━━ SELECTED EXTRACT

So I posted another thread a month ago perhaps.. on the topic of moving out of an intolerant area.. I've committed myself to doing this.. I've been walking around in my house with the lights off and using a flashlight to go into rooms I don't need in order to save money..
I'm selling stuff I don't need or can buy again later.. games movies junk like that..
I'm doing my best to fix my house so I can sell it..
I've got a small pile of down payment forming and I've found a number of neighborhoods here in the area that look like nicer places that, hopefully.. would have more intelligent and therefore more tolerant people in them. Certainly more rational people..
So it's christmas ya know.. a holiday I used to really like but the gay thing has sort of pushed me away from religion.. ya know.. "abomination" and all that.. so I haven't been trying to celebrate it this year.. no tree, no presents etc.
The last few days my parents have been calling me trying to guilt me into buying them something.

━━━━
━━ EXTRACTED MATERIAL

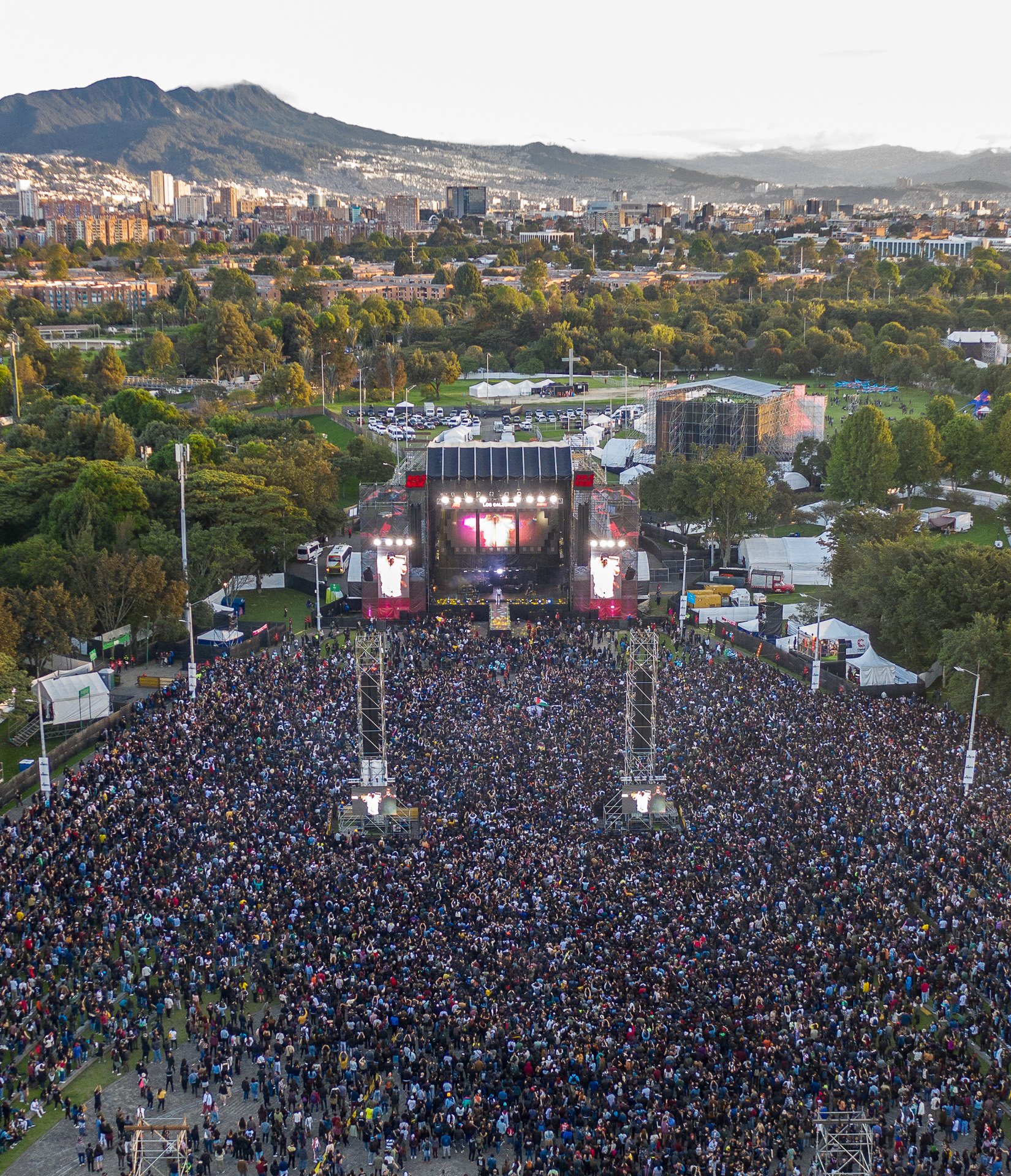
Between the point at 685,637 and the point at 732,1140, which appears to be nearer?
the point at 732,1140

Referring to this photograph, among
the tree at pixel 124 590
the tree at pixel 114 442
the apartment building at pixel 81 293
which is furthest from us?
the apartment building at pixel 81 293

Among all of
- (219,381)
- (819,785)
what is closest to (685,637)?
(819,785)

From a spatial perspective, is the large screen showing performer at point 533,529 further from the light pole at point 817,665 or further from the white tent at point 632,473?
the white tent at point 632,473

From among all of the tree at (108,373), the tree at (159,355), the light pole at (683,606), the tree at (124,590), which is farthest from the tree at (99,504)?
the tree at (159,355)

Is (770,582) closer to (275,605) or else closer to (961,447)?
(275,605)

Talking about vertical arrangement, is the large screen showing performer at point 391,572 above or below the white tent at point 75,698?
above

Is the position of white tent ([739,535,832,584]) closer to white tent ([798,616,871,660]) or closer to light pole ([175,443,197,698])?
white tent ([798,616,871,660])

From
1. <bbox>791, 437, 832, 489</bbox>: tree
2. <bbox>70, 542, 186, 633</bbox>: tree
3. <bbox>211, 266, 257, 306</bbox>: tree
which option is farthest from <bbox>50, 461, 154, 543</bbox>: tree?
<bbox>211, 266, 257, 306</bbox>: tree

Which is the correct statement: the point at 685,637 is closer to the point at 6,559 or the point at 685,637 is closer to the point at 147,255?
the point at 6,559
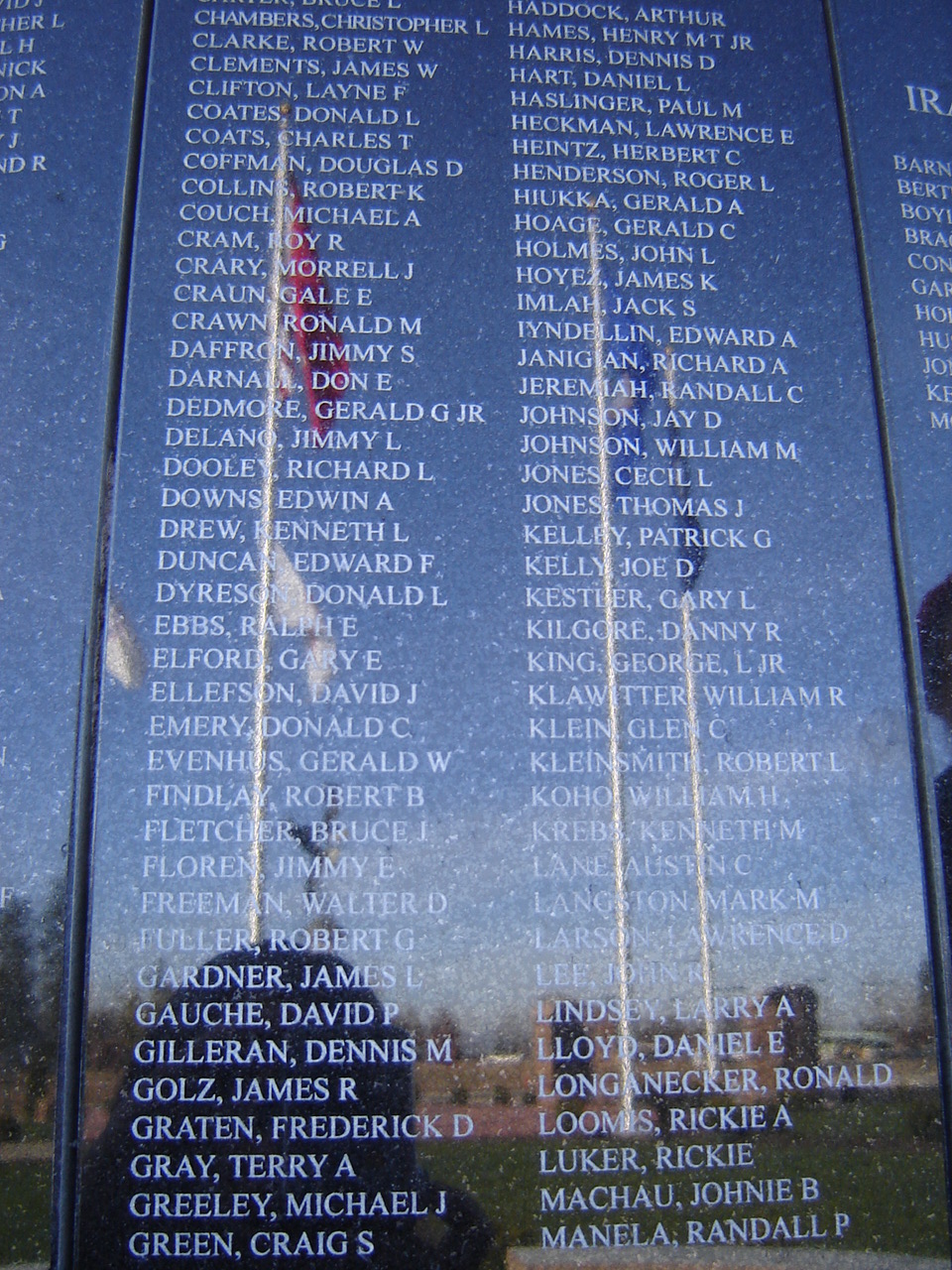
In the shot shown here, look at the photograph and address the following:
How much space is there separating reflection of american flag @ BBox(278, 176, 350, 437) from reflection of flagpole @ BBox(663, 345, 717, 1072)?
1.20 metres

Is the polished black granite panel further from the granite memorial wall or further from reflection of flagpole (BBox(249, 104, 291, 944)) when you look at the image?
reflection of flagpole (BBox(249, 104, 291, 944))

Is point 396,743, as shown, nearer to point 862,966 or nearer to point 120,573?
point 120,573

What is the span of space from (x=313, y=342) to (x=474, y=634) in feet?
3.41

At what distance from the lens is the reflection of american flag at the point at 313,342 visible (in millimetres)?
3115

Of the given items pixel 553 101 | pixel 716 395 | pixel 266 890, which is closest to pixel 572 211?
pixel 553 101

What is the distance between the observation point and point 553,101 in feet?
11.5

━━━━

→ **TASKS TO CARRY OUT**
#1 List the kinds of things the writer of the post says they are selling.
#2 Return the part of the post that opens with the words containing "I'm selling stuff" and closes with "buying them something.", copied exactly.
None of this work uses the data.

→ **ANSWERS TO THE TASKS**
#1 Games, movies, junk

#2
I'm selling stuff I don't need or can buy again later.. games movies junk like that..
I'm doing my best to fix my house so I can sell it..
I've got a small pile of down payment forming and I've found a number of neighborhoods here in the area that look like nicer places that, hopefully.. would have more intelligent and therefore more tolerant people in them. Certainly more rational people..
So it's christmas ya know.. a holiday I used to really like but the gay thing has sort of pushed me away from religion.. ya know.. "abomination" and all that.. so I haven't been trying to celebrate it this year.. no tree, no presents etc.
The last few days my parents have been calling me trying to guilt me into buying them something.